Bad guys and Good guys

Like the rest of you, I've been trying to make sense of the shooting deaths of six people at a Sikh Temple in suburban Milwaukee, Wisconsin.

Sunday's attack came just a little over two weeks after a gunman opened fire at a theater in Aurora, Colorado, killing 12 people and wounding 58. In January 2011, then-congresswomen Gabrielle Giffords was the target of an assassination attempt in which six people were killed and 13 were wounded in Tucson, Arizona.

Legal authorities are trying to determine whether or not it was an act of "domestic terrorism" or a "hate crime" - apparently because "people often confuse Sikhs with Muslims". I'm not at all sure what that has to do with anything, but it seems a very important point with some people.

Talk shows are filled with "experts" who give their "informed opinions" on whether or not the shooter, one Wade Michael Page, was a "madman" or simply a "fanatical white supremest" - as if there were a difference.  To me, the two are pretty much the same thing.

In an interview, Mr.

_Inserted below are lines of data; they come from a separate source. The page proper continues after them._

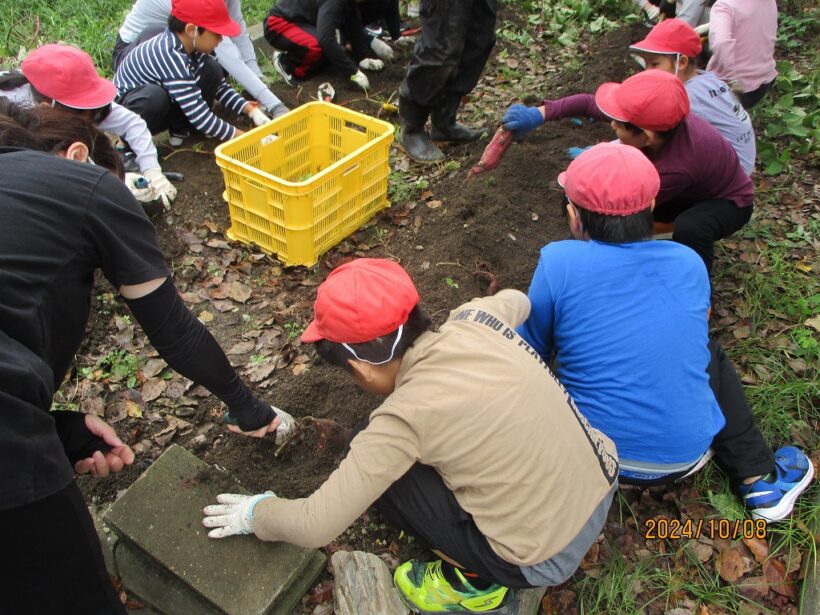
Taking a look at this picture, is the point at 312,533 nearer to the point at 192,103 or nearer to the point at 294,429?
the point at 294,429

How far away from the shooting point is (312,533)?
67.7 inches

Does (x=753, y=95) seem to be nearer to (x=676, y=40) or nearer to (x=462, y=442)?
(x=676, y=40)

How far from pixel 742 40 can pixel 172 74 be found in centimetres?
A: 390

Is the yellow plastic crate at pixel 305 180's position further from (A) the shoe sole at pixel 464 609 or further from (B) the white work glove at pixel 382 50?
(B) the white work glove at pixel 382 50

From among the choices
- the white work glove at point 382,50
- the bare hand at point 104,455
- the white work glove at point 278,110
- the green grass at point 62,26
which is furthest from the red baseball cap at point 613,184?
the green grass at point 62,26

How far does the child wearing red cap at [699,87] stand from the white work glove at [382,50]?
9.39 feet

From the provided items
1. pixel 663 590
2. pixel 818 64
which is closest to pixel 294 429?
pixel 663 590

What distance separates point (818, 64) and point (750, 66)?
213cm

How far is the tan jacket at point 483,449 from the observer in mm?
1663

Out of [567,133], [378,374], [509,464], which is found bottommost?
[567,133]

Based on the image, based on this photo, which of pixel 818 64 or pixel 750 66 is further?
pixel 818 64

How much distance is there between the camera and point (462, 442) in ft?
5.50

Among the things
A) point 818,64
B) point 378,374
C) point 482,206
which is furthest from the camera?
point 818,64

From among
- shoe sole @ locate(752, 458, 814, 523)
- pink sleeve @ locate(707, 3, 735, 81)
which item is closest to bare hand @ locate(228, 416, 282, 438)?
shoe sole @ locate(752, 458, 814, 523)
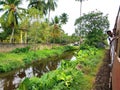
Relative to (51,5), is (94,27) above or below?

Page’s stepmother, Laura Page, 67, of Denver, expressed shock at the news that the boy she had known since he was 10 years old could be behind such a crime. “I can’t imagine, I can’t imagine what made him do this,” she said. 

It doesn't make any sense.

Apparently, Mr. Page has been - for the past decade - on the radar of organizations that monitor "hate groups" because he was a member of Definite Hate, a band affiliated with the 'Hammerskin Nation', a white supremacist group founded in Dallas in the late 1980s, that now controls much of the White Power music scene in the U.S.

White Power music. Who knew? I haven't seen it as a category option on Pandora.

Of course, the conversation always comes 'round to "gun control" - usually about how many of us want it but because of the NRA can't - and won't ever - see it in our life time. OR - how the Second Amendment can't be compromised or we place the entire Constitution of the United States of America in jeopardy.

Perhaps the most disheartening statement I read was this one from Nancy Pelosi:
House Minority Leader Nancy Pelosi (D-Calif.) said she is "devastated" by the mass shootings in Oak Creek, Wis., but said when it comes to revisiting the issue of gun control, Congress just doesn't have the votes to pass any laws.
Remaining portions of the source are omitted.